▶ [PROBLEM]:
Each entry is to be given again precisely, and no picture may be carried over.

▶ [INPUT FOR THIS TASK]:
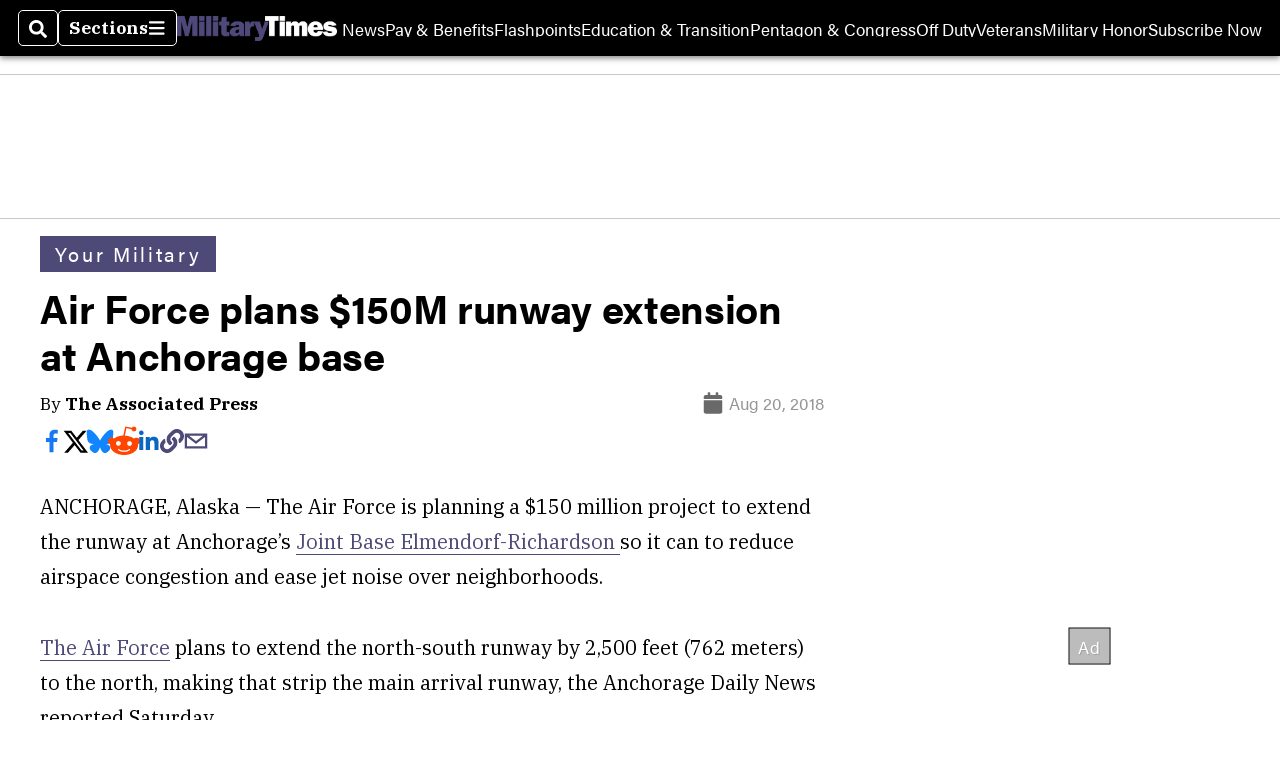

--- FILE ---
content_type: text/html; charset=utf-8
request_url: https://www.google.com/recaptcha/api2/aframe
body_size: 265
content:
<!DOCTYPE HTML><html><head><meta http-equiv="content-type" content="text/html; charset=UTF-8"></head><body><script nonce="MND9tzsmxmVcMssDgYSv9g">/** Anti-fraud and anti-abuse applications only. See google.com/recaptcha */ try{var clients={'sodar':'https://pagead2.googlesyndication.com/pagead/sodar?'};window.addEventListener("message",function(a){try{if(a.source===window.parent){var b=JSON.parse(a.data);var c=clients[b['id']];if(c){var d=document.createElement('img');d.src=c+b['params']+'&rc='+(localStorage.getItem("rc::a")?sessionStorage.getItem("rc::b"):"");window.document.body.appendChild(d);sessionStorage.setItem("rc::e",parseInt(sessionStorage.getItem("rc::e")||0)+1);localStorage.setItem("rc::h",'1761950994719');}}}catch(b){}});window.parent.postMessage("_grecaptcha_ready", "*");}catch(b){}</script></body></html>

--- FILE ---
content_type: application/javascript; charset=utf-8
request_url: https://fundingchoicesmessages.google.com/f/AGSKWxWlCv8qKtcDjnyoZLmA6KZyuQwjfsTzEpvw3rT-iEFZ1oPmpjHe8EZ3q2Bu5Dr6JDdQG58NVFMRsF2EE5vC-CNi7h51xL8fLOgbaKpoWiBz-QPxIpSvA9ABXMPFXV5dhJ7gd4tqB6ED5qfHD-DlZrmE_fCtRCSq4AwpXU2sAp6jU9mvVHgC8sxydSzO/_/adv_top./javascript/oas?.cfm?ad=/davad_ad_.ads4-
body_size: -1284
content:
window['5308d0fe-dd25-4dab-8c9e-136146869805'] = true;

▶ [THE ANSWER]:
--- FILE ---
content_type: text/html; charset=utf-8
request_url: https://www.google.com/recaptcha/api2/aframe
body_size: 265
content:
<!DOCTYPE HTML><html><head><meta http-equiv="content-type" content="text/html; charset=UTF-8"></head><body><script nonce="MND9tzsmxmVcMssDgYSv9g">/** Anti-fraud and anti-abuse applications only. See google.com/recaptcha */ try{var clients={'sodar':'https://pagead2.googlesyndication.com/pagead/sodar?'};window.addEventListener("message",function(a){try{if(a.source===window.parent){var b=JSON.parse(a.data);var c=clients[b['id']];if(c){var d=document.createElement('img');d.src=c+b['params']+'&rc='+(localStorage.getItem("rc::a")?sessionStorage.getItem("rc::b"):"");window.document.body.appendChild(d);sessionStorage.setItem("rc::e",parseInt(sessionStorage.getItem("rc::e")||0)+1);localStorage.setItem("rc::h",'1761950994719');}}}catch(b){}});window.parent.postMessage("_grecaptcha_ready", "*");}catch(b){}</script></body></html>

--- FILE ---
content_type: application/javascript; charset=utf-8
request_url: https://fundingchoicesmessages.google.com/f/AGSKWxWlCv8qKtcDjnyoZLmA6KZyuQwjfsTzEpvw3rT-iEFZ1oPmpjHe8EZ3q2Bu5Dr6JDdQG58NVFMRsF2EE5vC-CNi7h51xL8fLOgbaKpoWiBz-QPxIpSvA9ABXMPFXV5dhJ7gd4tqB6ED5qfHD-DlZrmE_fCtRCSq4AwpXU2sAp6jU9mvVHgC8sxydSzO/_/adv_top./javascript/oas?.cfm?ad=/davad_ad_.ads4-
body_size: -1284
content:
window['5308d0fe-dd25-4dab-8c9e-136146869805'] = true;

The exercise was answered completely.